Here are the two bowls I made from the American Chestnut I started with in a post in June. The one on the left is the one I highlighted through the series of posts, so I’ll start with a few shots of that one.
The pith-down orientation results in a growth ring pattern roughly parallel to the arch of the handles and in harmony with the upswept rim of the bowl. The effect is pretty pronounced given the color variations in this piece of chestnut.
Same with the concentric oval pattern in the hollow.
Here’s an overhead shot of that. Those color variations were relatively subtle until the oil hit the wood, then the chestnut really started to speak up.

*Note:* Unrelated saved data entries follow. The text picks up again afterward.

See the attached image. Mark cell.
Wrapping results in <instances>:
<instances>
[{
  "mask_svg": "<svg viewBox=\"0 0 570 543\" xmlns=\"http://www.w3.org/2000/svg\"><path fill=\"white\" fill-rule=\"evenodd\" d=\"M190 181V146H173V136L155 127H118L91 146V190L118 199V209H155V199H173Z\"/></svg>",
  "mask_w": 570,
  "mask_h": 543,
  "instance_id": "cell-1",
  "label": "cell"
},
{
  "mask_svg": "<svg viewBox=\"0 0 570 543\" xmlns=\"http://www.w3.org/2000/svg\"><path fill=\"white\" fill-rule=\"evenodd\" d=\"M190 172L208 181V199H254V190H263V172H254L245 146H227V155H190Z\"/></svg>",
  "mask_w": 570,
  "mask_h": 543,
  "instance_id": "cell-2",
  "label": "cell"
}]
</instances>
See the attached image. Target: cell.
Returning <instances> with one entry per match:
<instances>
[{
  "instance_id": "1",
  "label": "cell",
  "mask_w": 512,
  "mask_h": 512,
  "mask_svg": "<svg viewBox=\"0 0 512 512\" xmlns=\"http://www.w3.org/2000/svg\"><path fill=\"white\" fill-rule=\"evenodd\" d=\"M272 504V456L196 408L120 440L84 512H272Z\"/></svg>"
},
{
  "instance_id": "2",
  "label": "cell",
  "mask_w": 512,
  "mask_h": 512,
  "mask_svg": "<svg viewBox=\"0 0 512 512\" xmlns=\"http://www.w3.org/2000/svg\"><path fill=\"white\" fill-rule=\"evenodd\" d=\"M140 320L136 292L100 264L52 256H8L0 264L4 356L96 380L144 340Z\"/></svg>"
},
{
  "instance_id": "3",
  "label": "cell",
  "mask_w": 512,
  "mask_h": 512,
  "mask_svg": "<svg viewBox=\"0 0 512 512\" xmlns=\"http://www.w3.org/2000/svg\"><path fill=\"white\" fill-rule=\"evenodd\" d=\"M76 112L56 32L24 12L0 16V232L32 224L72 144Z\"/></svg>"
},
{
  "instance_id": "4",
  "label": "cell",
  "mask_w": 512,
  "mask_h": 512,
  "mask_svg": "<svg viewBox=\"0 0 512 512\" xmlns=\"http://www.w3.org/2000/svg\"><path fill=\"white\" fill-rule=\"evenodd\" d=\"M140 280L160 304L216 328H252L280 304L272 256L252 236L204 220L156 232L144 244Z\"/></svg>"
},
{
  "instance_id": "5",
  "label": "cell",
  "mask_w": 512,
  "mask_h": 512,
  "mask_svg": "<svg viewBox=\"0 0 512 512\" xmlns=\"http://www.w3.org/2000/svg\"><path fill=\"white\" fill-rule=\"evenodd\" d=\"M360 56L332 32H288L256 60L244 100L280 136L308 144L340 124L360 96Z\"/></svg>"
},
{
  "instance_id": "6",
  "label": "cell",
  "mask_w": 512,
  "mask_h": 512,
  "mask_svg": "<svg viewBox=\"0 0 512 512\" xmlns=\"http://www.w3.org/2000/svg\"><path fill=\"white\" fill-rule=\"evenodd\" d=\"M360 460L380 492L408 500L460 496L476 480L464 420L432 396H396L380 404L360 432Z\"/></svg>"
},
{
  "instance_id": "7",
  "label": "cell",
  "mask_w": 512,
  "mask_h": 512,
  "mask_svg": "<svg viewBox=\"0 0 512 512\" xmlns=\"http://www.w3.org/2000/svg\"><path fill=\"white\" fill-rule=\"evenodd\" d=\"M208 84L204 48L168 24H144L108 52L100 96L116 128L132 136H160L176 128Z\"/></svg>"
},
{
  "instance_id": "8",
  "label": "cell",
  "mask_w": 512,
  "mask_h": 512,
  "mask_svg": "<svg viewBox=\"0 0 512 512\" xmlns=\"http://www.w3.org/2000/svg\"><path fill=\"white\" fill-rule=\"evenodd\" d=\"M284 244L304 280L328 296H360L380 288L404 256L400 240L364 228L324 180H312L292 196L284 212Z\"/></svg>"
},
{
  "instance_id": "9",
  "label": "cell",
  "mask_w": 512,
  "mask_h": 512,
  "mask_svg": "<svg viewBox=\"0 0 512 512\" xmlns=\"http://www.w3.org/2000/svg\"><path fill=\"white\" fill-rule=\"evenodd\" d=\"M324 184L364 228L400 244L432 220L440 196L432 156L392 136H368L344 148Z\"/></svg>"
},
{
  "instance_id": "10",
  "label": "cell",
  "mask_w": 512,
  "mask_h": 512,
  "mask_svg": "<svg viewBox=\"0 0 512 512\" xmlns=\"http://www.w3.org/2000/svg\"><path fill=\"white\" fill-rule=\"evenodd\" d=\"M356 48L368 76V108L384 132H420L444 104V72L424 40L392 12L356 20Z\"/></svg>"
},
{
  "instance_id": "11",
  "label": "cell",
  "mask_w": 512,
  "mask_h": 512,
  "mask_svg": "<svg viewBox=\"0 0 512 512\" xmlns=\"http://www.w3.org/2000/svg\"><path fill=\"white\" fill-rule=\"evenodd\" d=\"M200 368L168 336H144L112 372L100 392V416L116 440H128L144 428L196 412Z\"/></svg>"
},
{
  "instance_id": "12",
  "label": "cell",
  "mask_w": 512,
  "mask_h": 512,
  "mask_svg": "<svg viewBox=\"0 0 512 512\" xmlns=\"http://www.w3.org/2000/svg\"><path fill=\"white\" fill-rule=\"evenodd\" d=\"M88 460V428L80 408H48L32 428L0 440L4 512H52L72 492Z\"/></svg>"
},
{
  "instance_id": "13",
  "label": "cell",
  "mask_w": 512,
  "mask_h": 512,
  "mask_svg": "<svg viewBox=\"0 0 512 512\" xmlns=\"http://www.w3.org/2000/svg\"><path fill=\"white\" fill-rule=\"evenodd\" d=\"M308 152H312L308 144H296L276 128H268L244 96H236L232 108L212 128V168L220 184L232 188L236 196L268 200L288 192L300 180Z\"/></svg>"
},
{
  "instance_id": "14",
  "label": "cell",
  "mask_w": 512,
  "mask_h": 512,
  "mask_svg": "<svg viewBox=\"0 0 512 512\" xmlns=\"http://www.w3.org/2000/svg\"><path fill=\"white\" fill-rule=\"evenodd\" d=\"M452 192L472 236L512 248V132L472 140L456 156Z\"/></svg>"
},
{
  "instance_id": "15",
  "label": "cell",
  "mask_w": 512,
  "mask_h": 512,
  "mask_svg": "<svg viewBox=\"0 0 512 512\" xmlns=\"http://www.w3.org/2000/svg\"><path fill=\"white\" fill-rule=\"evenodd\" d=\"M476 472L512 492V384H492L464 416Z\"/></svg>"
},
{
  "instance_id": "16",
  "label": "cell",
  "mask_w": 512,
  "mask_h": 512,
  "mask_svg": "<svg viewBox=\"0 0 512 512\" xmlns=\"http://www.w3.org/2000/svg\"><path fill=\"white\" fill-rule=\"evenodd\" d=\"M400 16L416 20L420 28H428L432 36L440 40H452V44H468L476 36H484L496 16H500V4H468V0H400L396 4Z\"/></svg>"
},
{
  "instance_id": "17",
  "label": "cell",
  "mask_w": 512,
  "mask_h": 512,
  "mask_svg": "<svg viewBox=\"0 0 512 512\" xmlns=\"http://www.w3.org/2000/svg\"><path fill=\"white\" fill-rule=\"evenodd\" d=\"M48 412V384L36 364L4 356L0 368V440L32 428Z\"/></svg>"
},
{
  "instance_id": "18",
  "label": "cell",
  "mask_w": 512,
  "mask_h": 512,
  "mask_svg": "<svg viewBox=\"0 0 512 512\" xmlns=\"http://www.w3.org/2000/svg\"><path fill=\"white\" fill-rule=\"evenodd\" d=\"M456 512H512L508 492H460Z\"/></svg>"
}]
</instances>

The shot above shows the various facets of the exterior surface before oiling.
Once the oil hit, I decided to leave the character of the wood speak for itself rather than do any additional decorative carving on that upper side panel. Might have been a bit like writing a letter onto a sheet of the morning newspaper.
The design for the second chestnut bowl is mainly a result of trying to make the most of the given blank. The log had some defects that led me to this broad, relatively shallow, more-rectangular bowl. The widely spaced growth rings and the pith-up orientation created a sort of mottled pattern in the hollow. I ran the gouge cuts with the grain from handle to handle.
On the exterior, the large foot is a reflection of the broad shallowly-sloped bowl hollow.
I had some fun with bold crisp paring cuts with a 8 gouge.
This stand of majestic American chestnut trees escaped the blight for well over a century, but it found them eventually. The bowls are now out of my hands and will soon be with some folks who were part of the team that assured these trees will have a second life.